Этот текст многократно отрепетирован, я произношу его без запинки, но далее мне приходится вносить нежеланные поправки.
— Мы могли бы уже приступить к эксперименту, но по неизвестным причинам задерживается органист Луцевич. Так что прошу вас несколько минут подождать, сейчас мы постараемся недисциплинированного свидетеля отыскать.

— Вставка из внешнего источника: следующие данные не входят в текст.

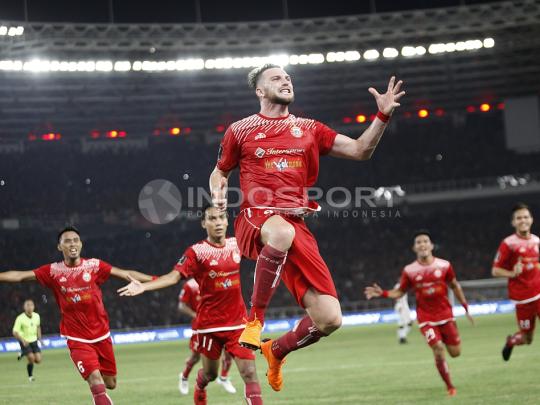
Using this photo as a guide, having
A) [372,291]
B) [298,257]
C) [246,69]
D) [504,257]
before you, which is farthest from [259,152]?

Все полны понимания и снисходительности, все согласны ждать, и я посылаю Локтева за органистом, а заодно прошу привезти в костел его дочь и старую Ивашкевич, если та, разумеется, достаточно выздоровела. Ни в юной, ни в преклонных годов свидетельнице я никак не нуждаюсь, но поездка за ними вроде бы оправдывает нашу медлительность, а главное, я надеюсь, что за эти десять минут появится органист. Давно я не испытывал такой растерянности и проклинаю себя за недомыслие: уж что-что, а возможное бегство Луцевича следовало предусмотреть и принять превентивные меры. Но действенные меры принял он, а мы мечтали. Редкий волк смиряется с тем, что его окружают красными флажками. Органист мог уехать в Крым, в Юрмалу, на Байкал, подписки о невыезде он не давал, он может вернуться через месяц, а признаться в преступлении он должен сам и, желательно, сегодня. Но, кажется, Луцевич понял мое желание и решил повременить. Все имеет предел, писал некогда Эразм Роттердамский, только глупость человеческая беспредельна. А каким умным я казался себе ночью! Как просто, легко и красиво распоряжалось поступками людей мое воображение. Но сейчас, похоже по всему, мне предстоит сесть в лужу. Сейчас войдет Валя Луцевич и сообщит «Папа уехал в Сухуми». А куда он на самом деле уехал, знает только бог.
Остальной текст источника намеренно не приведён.